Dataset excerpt
++++++

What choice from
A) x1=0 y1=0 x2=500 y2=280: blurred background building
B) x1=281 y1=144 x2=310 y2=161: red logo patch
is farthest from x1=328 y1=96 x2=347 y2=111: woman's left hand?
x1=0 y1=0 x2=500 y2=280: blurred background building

++++++

[Stated exercise]: Copy all of the data exactly.

[Expected answer]:
What choice from
A) x1=0 y1=0 x2=500 y2=280: blurred background building
B) x1=281 y1=144 x2=310 y2=161: red logo patch
is farthest from x1=328 y1=96 x2=347 y2=111: woman's left hand?
x1=0 y1=0 x2=500 y2=280: blurred background building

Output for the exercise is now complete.